During his 20-year journey at Memorial Healthcare System, Vedner Guerrier has risen to become CEO of Memorial Hospital Miramar (Fla.).

Mr. Guerrier, who is trilingual and the son of Haitian parents, joined the Hollywood, Fla.-based health system as a staff therapist in 2001. He then became manager of radiation oncology at Memorial Hospital West in Pembroke Pines, Fla., and later led Memorial Healthcare's cancer institute.

In his newest role, which he took in January, Mr. Guerrier leads Memorial Hospital Miramar, a 178-bed facility. Memorial Healthcare said he runs a Joe DiMaggio Children's Hospital level 2 neonatal intensive care unit, as well as an area where critical care is provided to COVID-19 patients. He is also overseeing a construction project for a women and children's specialty services pavilion on the Memorial Hospital Miramar campus. 

Here, Mr. Guerrier answers Becker's Hospital Review's seven Corner Office questions.

Editor's Note: Responses have been lightly edited. 

Question: What's one thing that really piqued your interest in healthcare?

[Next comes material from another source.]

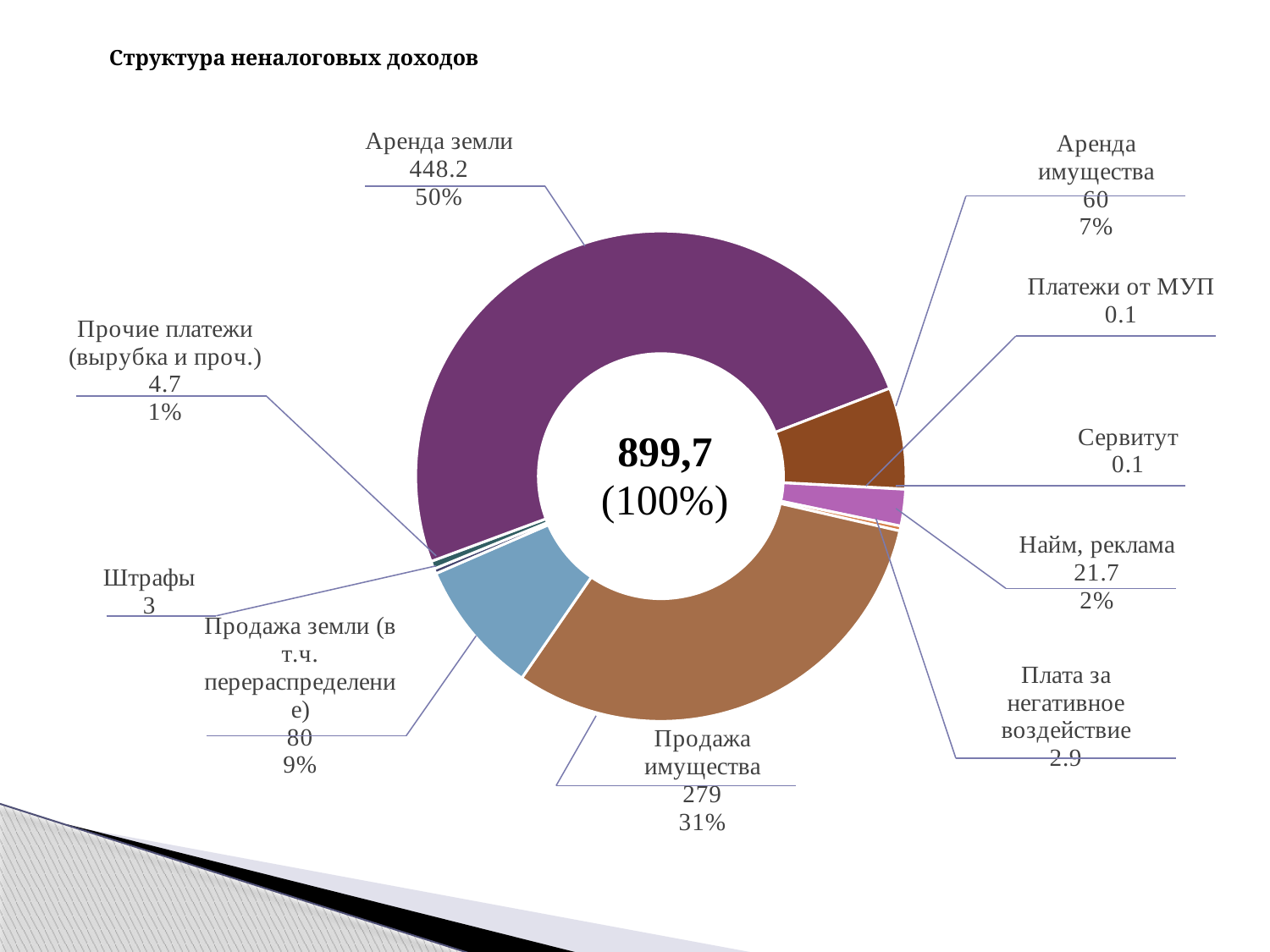
What is the value for Плата за негативное воздействие? 2.9 What is the difference between the values for Аренда земли and Продажа имущества? 169.2 What is the value for Найм, реклама? 21.7 What share of the chart does Аренда имущества represent? 7% What is the value for Аренда земли? 448.2 What total value is shown in the centre of the chart? 899,7 What is the value for Продажа имущества? 279 What share of the chart does Продажа имущества represent? 31% Which category has the largest share of the chart? Аренда земли How many categories are shown in the chart? 10 Which is larger, the value for Аренда имущества or the value for Продажа земли (в т.ч. перераспределение)? Продажа земли (в т.ч. перераспределение) What kind of chart is shown on the slide? Doughnut chart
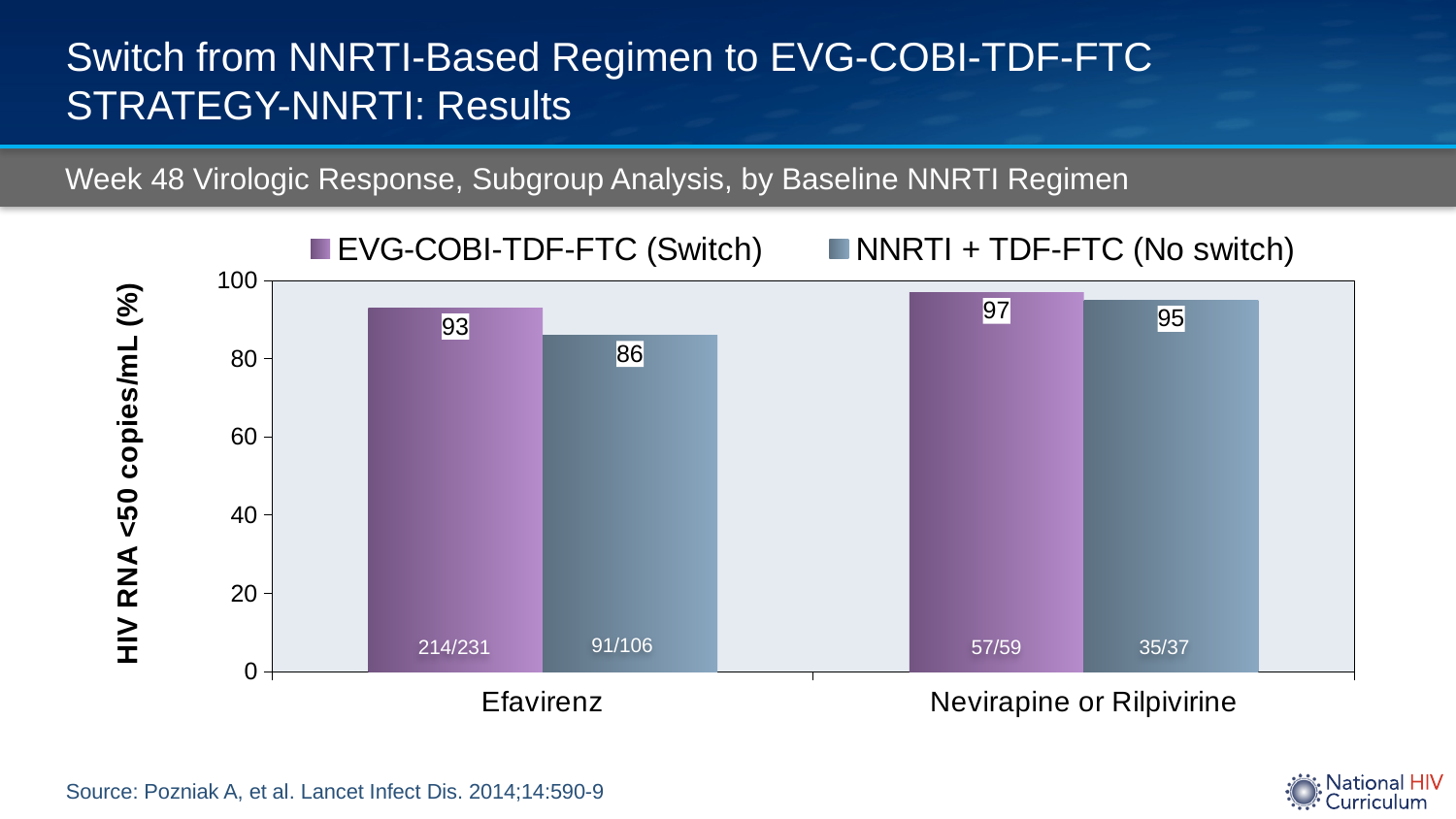
Which bar has the highest value on the chart? EVG-COBI-TDF-FTC (Switch), Nevirapine or Rilpivirine In the Efavirenz group, which series has the larger value: EVG-COBI-TDF-FTC (Switch) or NNRTI + TDF-FTC (No switch)? EVG-COBI-TDF-FTC (Switch) What is the value for EVG-COBI-TDF-FTC (Switch) in the Efavirenz group? 93 What is the value for NNRTI + TDF-FTC (No switch) in the Nevirapine or Rilpivirine group? 95 How many series does the legend list? 2 What is the value for NNRTI + TDF-FTC (No switch) in the Efavirenz group? 86 How many categories are shown on the x axis? 2 Which bar has the lowest value on the chart? NNRTI + TDF-FTC (No switch), Efavirenz What is the label of the y axis? HIV RNA <50 copies/mL (%) What kind of chart is shown on the slide? Bar chart What is the difference between the EVG-COBI-TDF-FTC (Switch) and NNRTI + TDF-FTC (No switch) values in the Efavirenz group? 7 What is the value for EVG-COBI-TDF-FTC (Switch) in the Nevirapine or Rilpivirine group? 97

Vedner Guerrier: My aunt is a nurse, and I grew up admiring her and the medical profession. Later, my best friend's aunt was a charge nurse at a local hospital, and she hired us to work as unit service assistant (U.S.A.). The USA was a mixture of patient transporter, patient care assistant, orderly and environmental services. During my time as a USA, I had the opportunity to take patients to the oncology department and befriended the radiation oncology department engineer. I was taught about the treatment machines and the role of a radiation therapist. At that time, I was in school learning radiology but switched programs to radiation oncology and started working at a local hospital as a radiation therapist after graduation.          

Q: What do you enjoy most about South Florida?

VG: The mixture of cultures that makes my home unique. I can eat Latin food, island food and seafood and never eat the same dish because of the diverse varieties. Being able to go to the beach year-round is also a plus. Lastly, the great people who make up this vast conglomerate of cultures make South Florida a special place to live.   

Q: If you could eliminate one of the healthcare industry's problems overnight, which would it be?

VG: I'd eliminate the stereotyping, bias and prejudice that creates healthcare disparities and keeps underserved and underrepresented communities from having better healthcare outcomes.

Q: What is your greatest talent or skill outside of the C-suite?

VG: My ability to connect and engage with people by getting to know them, hearing their stories and sharing some laughs.  

Q: How do you revitalize yourself?

VG: I work out to clear my head and raise my spirit. Also, enjoying time with my family and friends. Professionally, I revitalize myself by teaching others to use Lean Six Sigma methodologies for process improvement.  

Q: What's one piece of advice you remember most clearly?

VG: A mentor once told me there are three types of people: those that watch it happen, those that ask what happened, and those that make it happen. He then asked, "Which kind of person do you want to be?" I always want to be the person that makes it happen. 

Q: What do you consider your greatest achievement at Memorial Healthcare?

VG: I previously led Memorial's cancer institute and the progressive growth of the oncology program is what I'm most proud of. Working synergistically with our outstanding team of caregivers, we became just the fifth program (out of 80 in the state) to be recognized as a Florida Cancer Center of Excellence. The journey to achieving that designation forged a bond among the team and inspired all of those involved.